═══ Extract

These shots of a ’65 Biscayne posted at the Cohort by robadr are the perfect follow-up to the ’59 bat-wing Biscayne we looked at the other day. In both cases, Chevy (and all of GM) were debuting bold and dramatic new styling. In 1959, it was all about fins, wings, jet intakes and exhausts, and other such such frippery. After a relatively subdued four years (1961-1964), GM was ready to shake up the big car styling status quo again, this time with Coke-bottle curves featuring voluptuous hips and long, swoopy semi-fastback roofs (mostly on the coupes).
And just like in 1959, this all worked best on the high trim models, but come off a bit overwrought on the low trim versions, lie this Biscayne. That one single piece of bright trim on its hips was surprisingly controversial, as I know from personal experience, having been at the Chevy dealership in Iowa City on the night they were revealed in the showroom, which was a genuine event. Folks loved the Impala coupe, but groused about the Biscayne.
I more than paid my respects to the ’65 Impala coupe here. Way more, actually. I modestly titled it “The Peak Full-Size American Car Experience”. That piece has become a precursor to my “Who Killed the Big American Car?“. Let’s just say that 1965 was the big car’s last hurrah, even though its market share had been shrinking since 1957.
I’ve written about what a big deal new car reveals at the dealers were back then. I remember that September 1964 evening at the local Chevy-Buick-Cadillac dealer in great detail. Hot chocolate and donuts were served; no wonder I remember it so well! And of course the ’65 Chevy Impala coupe in the showroom was the hot item, more so than the Buicks or Caddilacs. But I also distinctly remember being among some folks just outside the showroom, where there was a Biscayne, and overhearing a dour man grousing about the chrome strip on top of a Biscayne parked there. “Why do they have to accentuate that big hump with that chrome strip?”

══════
═══ Data below

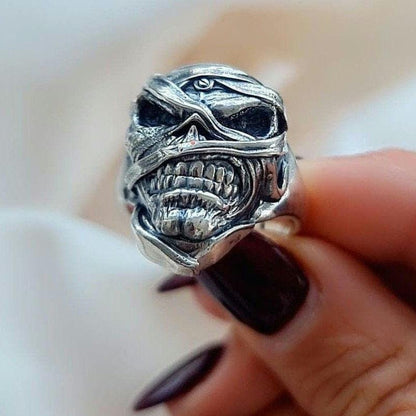 Eddie Mummy Skull Ring – Egyptian Rock Jewelry – Unique Heavy Metal Statement Handmade Sterling Silver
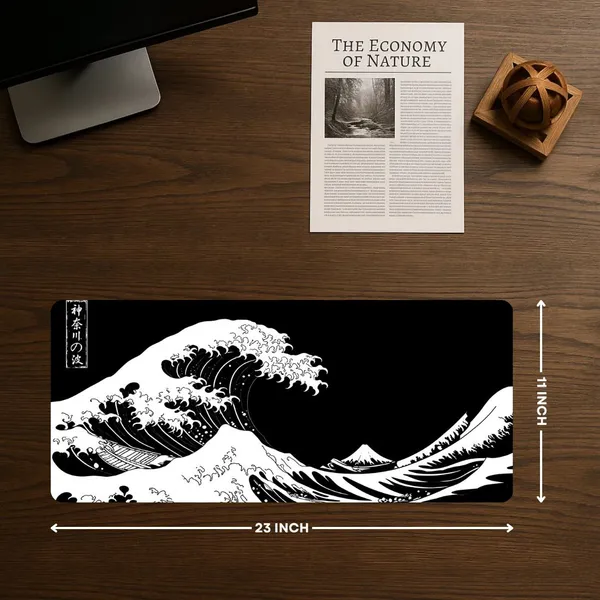 Sigma_One_Black_White_Ocean_Wave_Art_Extended_Mouse_Pad__Non-Slip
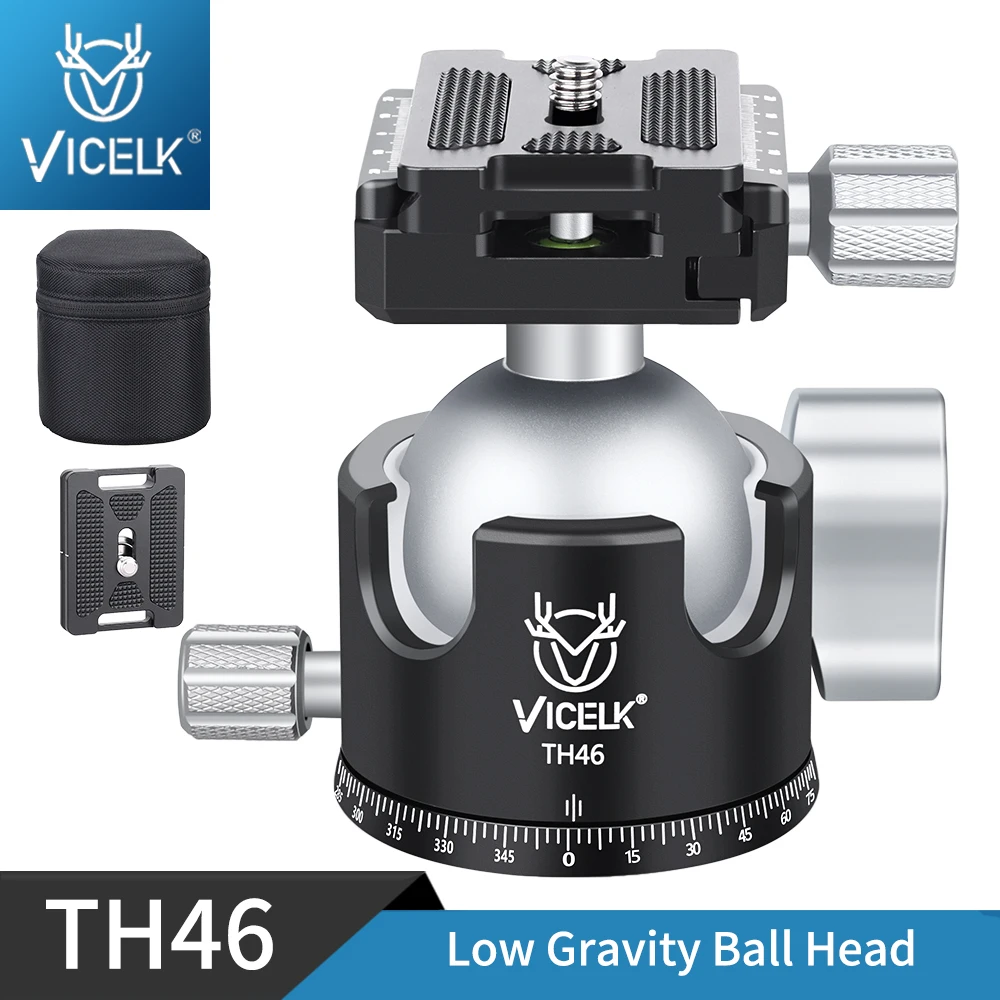 VICELK TH46 Professional Tripod Ball Head Low Gravity Center Panoramic CNC 46mm Ball for Tripod Monopod DSLR Camera Load 25kg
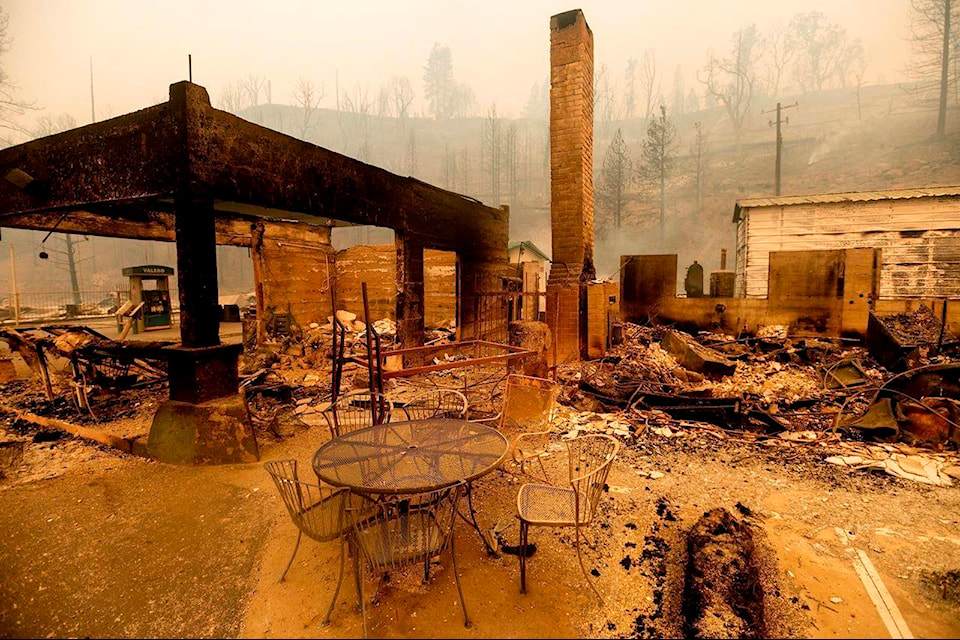 FILE - In this Sept. 8, 2020, file photo, a table stands outside the destroyed Cressman’s General Store after the Creek Fire burned through Fresno County, Calif. Experts agree that more extreme fire behavior is driven by drought and worsening conditions that they attribute to climate change. Among the most concerning developments is that wildfires can spread far more quickly, leaving less time for warnings or evacuations. (AP Photo/Noah Berger, File)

══════

Tasks to carry out
**A.** In the piece on the 1965 Biscayne, what was served at the dealership on the evening the new cars were revealed?
**B.** From the piece on the 1965 Biscayne, extract the passage that begins with the words "And just like" and ends with "about the Biscayne.".

Task results
**A.** Hot chocolate and donuts were served.

**B.**
And just like in 1959, this all worked best on the high trim models, but come off a bit overwrought on the low trim versions, lie this Biscayne. That one single piece of bright trim on its hips was surprisingly controversial, as I know from personal experience, having been at the Chevy dealership in Iowa City on the night they were revealed in the showroom, which was a genuine event. Folks loved the Impala coupe, but groused about the Biscayne.